Action item
Every line of the material below, from the top through the line with "scientific name: Petroica australis", should be reproduced exactly.

[[ Available records open ]]

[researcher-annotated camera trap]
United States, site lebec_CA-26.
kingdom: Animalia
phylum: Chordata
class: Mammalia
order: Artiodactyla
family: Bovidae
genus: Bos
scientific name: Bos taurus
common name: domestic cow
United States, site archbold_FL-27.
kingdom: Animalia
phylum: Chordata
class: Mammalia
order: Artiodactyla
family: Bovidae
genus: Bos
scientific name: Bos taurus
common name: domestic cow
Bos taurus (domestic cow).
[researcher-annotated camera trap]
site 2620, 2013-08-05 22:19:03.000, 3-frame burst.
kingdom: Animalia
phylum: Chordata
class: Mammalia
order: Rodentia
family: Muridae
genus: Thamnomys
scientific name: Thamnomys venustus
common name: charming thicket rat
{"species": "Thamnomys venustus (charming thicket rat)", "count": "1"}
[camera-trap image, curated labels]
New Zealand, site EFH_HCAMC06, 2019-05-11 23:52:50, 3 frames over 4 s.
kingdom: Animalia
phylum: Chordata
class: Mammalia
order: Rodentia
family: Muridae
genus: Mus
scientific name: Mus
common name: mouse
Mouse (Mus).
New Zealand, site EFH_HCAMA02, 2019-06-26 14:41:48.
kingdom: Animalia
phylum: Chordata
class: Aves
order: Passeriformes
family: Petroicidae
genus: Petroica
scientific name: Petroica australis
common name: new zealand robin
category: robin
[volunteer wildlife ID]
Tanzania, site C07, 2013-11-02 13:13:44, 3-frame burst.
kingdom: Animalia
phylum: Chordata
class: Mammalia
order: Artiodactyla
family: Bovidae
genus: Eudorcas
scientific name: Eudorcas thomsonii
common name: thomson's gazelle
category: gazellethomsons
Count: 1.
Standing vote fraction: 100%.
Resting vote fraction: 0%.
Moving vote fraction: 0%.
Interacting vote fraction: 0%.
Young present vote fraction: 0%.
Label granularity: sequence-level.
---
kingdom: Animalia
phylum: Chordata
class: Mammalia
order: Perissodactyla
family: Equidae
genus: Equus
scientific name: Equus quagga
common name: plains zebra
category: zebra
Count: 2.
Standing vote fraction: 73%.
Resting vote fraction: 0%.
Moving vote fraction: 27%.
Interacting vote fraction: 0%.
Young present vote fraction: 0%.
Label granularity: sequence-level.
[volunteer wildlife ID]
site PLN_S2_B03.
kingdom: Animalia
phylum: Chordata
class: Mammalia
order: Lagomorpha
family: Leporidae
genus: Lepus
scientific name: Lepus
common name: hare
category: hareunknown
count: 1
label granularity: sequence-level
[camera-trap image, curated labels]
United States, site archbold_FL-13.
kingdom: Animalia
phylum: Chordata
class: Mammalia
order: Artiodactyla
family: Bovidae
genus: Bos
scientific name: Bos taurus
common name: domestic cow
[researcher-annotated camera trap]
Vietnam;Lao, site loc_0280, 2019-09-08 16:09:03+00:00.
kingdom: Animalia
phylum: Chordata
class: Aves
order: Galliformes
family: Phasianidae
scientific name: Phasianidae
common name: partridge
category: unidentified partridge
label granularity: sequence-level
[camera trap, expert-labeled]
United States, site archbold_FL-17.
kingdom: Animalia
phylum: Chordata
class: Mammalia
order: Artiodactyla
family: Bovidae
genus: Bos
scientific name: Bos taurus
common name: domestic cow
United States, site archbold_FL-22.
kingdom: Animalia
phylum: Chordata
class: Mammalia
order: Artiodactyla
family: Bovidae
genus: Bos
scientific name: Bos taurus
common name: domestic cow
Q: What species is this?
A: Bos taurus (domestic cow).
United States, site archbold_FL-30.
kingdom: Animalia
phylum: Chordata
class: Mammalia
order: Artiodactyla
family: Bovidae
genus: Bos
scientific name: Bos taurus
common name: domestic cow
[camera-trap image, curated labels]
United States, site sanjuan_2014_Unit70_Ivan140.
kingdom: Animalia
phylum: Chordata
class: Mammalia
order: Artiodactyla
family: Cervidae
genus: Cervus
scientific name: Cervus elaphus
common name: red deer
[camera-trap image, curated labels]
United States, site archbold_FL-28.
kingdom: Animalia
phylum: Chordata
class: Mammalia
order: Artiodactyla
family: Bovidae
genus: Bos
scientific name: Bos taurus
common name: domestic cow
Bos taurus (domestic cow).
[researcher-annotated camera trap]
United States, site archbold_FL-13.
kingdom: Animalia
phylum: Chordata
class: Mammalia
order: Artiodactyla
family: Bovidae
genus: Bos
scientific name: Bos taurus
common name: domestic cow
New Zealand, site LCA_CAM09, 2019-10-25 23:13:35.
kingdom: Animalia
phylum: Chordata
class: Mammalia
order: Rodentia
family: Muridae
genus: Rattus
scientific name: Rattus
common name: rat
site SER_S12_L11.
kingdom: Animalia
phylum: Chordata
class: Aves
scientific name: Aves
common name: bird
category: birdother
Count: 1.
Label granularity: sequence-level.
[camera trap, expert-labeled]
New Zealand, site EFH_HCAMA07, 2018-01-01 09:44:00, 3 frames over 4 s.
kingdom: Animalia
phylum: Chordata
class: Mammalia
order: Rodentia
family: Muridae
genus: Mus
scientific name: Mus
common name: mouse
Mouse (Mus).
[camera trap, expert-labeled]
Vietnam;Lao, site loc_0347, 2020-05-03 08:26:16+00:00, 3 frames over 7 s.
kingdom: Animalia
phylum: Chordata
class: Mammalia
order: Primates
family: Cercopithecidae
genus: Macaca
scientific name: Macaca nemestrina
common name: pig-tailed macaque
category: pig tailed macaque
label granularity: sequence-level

[[ Available records closed ]]

Response area
[researcher-annotated camera trap]
United States, site lebec_CA-26.
kingdom: Animalia
phylum: Chordata
class: Mammalia
order: Artiodactyla
family: Bovidae
genus: Bos
scientific name: Bos taurus
common name: domestic cow
United States, site archbold_FL-27.
kingdom: Animalia
phylum: Chordata
class: Mammalia
order: Artiodactyla
family: Bovidae
genus: Bos
scientific name: Bos taurus
common name: domestic cow
Bos taurus (domestic cow).
[researcher-annotated camera trap]
site 2620, 2013-08-05 22:19:03.000, 3-frame burst.
kingdom: Animalia
phylum: Chordata
class: Mammalia
order: Rodentia
family: Muridae
genus: Thamnomys
scientific name: Thamnomys venustus
common name: charming thicket rat
{"species": "Thamnomys venustus (charming thicket rat)", "count": "1"}
[camera-trap image, curated labels]
New Zealand, site EFH_HCAMC06, 2019-05-11 23:52:50, 3 frames over 4 s.
kingdom: Animalia
phylum: Chordata
class: Mammalia
order: Rodentia
family: Muridae
genus: Mus
scientific name: Mus
common name: mouse
Mouse (Mus).
New Zealand, site EFH_HCAMA02, 2019-06-26 14:41:48.
kingdom: Animalia
phylum: Chordata
class: Aves
order: Passeriformes
family: Petroicidae
genus: Petroica
scientific name: Petroica australis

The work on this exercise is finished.